WHAT YOU NEED TO DO> In the forum thread about the Cavs practice fight, how did Darius Miles respond when Zydrunas Ilgauskas grabbed his throat?

START EXCERPT PROVIDED

# Miles and Ilgauskas fight in practice...



## Peja Vu (Jun 9, 2002)

> If the Cavs show as much fight against opposing NBA clubs in the future as they're showing with each other now, the 2003-04 season could be pretty interesting - for something other than the presence of hyped team rookie LeBron James.
> 
> Word is during a recent practice session at Gund Arena, center Zydrunas Ilgauskas grabbed the throat of forward Darius Miles - who responded by landing a solid punch before being pulled off by other players.
> 
> Ilgauskas and Miles are among several Cavs playing in 5-on-5 workout games at Gund Arena, which usually end when one team reaches seven points. Ilgauskas and Miles were on opposing teams when they apparently began beefing.


Link


----------



## RP McMurphy (Jul 17, 2003)

:ttiwwp:


----------



## Mongolmike (Jun 11, 2002)

END EXCERPT PROVIDED
START GIVEN DATA

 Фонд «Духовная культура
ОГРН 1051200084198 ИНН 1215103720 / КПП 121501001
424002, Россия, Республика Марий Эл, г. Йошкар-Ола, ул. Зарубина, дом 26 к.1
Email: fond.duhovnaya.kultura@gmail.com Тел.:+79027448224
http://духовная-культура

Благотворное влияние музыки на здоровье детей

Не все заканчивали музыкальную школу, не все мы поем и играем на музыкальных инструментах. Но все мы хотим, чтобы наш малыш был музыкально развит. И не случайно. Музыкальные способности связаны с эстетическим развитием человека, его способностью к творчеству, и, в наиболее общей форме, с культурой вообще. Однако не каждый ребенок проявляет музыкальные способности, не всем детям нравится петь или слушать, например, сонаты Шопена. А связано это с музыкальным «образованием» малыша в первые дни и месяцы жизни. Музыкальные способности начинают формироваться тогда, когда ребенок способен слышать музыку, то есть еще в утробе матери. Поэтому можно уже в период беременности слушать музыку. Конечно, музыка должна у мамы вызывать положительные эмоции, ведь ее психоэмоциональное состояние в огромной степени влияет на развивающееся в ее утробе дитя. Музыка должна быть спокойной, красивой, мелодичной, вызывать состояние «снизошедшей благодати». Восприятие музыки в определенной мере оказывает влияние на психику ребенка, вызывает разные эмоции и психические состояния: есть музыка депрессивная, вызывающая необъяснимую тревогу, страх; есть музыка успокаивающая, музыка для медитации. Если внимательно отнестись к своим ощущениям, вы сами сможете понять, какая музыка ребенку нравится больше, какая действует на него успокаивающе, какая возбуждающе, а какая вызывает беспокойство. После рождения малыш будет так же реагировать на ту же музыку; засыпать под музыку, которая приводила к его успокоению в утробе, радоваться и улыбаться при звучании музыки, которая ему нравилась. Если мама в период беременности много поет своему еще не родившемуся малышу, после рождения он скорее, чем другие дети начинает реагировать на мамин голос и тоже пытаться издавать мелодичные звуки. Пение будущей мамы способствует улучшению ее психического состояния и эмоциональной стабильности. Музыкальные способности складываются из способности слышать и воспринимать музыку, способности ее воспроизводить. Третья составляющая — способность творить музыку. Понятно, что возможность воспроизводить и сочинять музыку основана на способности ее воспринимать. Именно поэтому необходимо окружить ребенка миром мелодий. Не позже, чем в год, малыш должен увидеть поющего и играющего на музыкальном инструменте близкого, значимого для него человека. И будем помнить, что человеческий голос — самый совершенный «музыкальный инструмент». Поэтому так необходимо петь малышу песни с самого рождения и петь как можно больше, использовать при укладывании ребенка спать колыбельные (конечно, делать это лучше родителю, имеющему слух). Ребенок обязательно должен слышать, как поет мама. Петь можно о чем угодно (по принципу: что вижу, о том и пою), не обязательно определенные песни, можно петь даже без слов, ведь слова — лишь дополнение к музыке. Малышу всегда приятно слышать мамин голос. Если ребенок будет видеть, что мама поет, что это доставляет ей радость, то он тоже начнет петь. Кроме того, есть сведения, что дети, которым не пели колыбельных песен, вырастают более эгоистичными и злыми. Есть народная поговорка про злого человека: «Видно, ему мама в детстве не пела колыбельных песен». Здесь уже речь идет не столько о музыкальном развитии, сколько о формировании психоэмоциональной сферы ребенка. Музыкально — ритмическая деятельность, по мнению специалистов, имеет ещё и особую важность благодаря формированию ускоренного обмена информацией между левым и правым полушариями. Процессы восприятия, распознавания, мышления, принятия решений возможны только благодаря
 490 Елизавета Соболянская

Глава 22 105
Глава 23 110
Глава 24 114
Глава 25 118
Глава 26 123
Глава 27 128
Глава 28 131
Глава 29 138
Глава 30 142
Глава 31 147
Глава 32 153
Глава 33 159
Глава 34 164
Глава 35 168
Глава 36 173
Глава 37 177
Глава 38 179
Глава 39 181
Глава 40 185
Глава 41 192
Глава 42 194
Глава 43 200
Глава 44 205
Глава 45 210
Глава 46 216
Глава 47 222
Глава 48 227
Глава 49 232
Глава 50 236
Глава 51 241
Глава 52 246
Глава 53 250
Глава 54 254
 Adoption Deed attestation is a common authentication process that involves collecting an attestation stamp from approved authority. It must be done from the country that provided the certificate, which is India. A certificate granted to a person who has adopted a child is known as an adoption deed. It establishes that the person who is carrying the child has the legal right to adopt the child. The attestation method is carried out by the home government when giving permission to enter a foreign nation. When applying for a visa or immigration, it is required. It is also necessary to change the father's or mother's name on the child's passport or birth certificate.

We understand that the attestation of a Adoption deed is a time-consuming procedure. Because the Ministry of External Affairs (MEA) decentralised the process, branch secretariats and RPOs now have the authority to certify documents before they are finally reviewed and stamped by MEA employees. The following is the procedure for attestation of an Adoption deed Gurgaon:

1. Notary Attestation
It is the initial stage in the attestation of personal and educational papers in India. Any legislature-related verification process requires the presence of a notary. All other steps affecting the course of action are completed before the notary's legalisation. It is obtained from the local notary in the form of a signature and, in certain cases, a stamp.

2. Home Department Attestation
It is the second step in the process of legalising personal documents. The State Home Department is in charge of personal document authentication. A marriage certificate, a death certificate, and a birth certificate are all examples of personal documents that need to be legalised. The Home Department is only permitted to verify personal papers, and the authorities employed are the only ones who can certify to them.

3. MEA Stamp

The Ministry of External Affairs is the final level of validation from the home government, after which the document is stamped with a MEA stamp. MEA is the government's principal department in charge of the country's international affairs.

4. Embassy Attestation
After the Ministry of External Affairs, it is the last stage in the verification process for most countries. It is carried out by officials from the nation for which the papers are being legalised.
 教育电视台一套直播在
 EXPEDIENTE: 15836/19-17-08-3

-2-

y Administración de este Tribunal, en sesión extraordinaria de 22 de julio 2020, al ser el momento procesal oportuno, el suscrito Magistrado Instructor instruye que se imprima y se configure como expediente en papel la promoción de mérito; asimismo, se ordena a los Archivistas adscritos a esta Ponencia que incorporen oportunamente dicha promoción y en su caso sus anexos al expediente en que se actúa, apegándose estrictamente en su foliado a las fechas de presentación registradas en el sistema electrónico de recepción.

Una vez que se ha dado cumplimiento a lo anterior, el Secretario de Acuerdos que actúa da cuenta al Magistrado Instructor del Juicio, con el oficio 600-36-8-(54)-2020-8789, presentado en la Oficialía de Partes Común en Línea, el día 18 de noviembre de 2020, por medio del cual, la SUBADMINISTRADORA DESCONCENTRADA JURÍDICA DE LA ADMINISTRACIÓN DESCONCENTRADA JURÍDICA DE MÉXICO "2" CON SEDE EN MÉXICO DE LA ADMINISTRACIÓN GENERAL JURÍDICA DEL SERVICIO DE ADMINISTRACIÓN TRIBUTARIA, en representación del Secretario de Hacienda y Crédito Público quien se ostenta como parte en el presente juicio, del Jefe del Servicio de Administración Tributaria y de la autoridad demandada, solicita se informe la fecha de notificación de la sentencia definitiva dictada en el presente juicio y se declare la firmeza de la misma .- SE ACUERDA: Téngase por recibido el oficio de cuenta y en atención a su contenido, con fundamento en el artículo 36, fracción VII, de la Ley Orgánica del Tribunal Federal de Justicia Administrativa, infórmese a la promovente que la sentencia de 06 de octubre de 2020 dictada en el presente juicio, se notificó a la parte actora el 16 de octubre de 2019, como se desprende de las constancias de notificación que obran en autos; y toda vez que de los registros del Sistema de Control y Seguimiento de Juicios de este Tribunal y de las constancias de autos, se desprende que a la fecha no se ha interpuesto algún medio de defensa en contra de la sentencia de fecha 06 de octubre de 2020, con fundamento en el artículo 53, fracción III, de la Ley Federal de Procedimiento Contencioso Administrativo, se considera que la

END GIVEN DATA

TASK RESPONSE> He landed a solid punch before other players pulled him off.